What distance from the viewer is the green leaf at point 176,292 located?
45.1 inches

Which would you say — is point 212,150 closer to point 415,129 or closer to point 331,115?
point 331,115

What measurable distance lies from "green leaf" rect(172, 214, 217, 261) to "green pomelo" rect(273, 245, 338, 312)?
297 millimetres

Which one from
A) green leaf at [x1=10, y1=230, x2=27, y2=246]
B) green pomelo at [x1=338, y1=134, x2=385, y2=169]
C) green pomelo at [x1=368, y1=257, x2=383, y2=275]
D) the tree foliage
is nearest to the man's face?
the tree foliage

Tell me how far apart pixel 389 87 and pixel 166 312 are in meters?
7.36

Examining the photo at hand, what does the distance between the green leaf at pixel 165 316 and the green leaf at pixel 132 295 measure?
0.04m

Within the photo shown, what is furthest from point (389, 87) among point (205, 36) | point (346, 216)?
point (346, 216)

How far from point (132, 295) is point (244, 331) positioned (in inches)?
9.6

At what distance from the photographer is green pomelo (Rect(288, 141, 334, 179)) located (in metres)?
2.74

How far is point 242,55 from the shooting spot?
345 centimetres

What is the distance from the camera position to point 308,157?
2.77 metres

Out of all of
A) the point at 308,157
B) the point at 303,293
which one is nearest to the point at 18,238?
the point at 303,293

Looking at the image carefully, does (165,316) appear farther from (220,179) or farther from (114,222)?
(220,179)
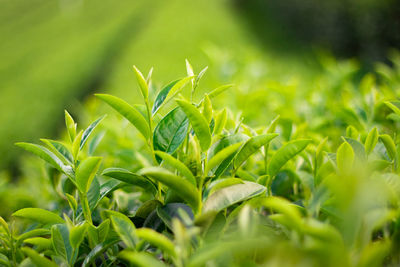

Work to do:
Extract every line of the records above that contains the word "point". Case counts.

Result of the exercise:
What distance from the viewer is the green leaf at point 176,292 located?
Which would you say — is point 212,150 closer to point 415,129 or closer to point 331,115?
point 331,115
Within the photo shown, what is furthest from point (389, 87) among point (205, 36) | point (346, 216)?
point (346, 216)
How far from point (132, 295) is point (244, 331) positioned (in inches)?
How far is point 242,55 from the shooting spot?
What is the distance from the camera position to point 308,157?
A) the point at 308,157
B) the point at 303,293
which one is nearest to the point at 18,238?
the point at 303,293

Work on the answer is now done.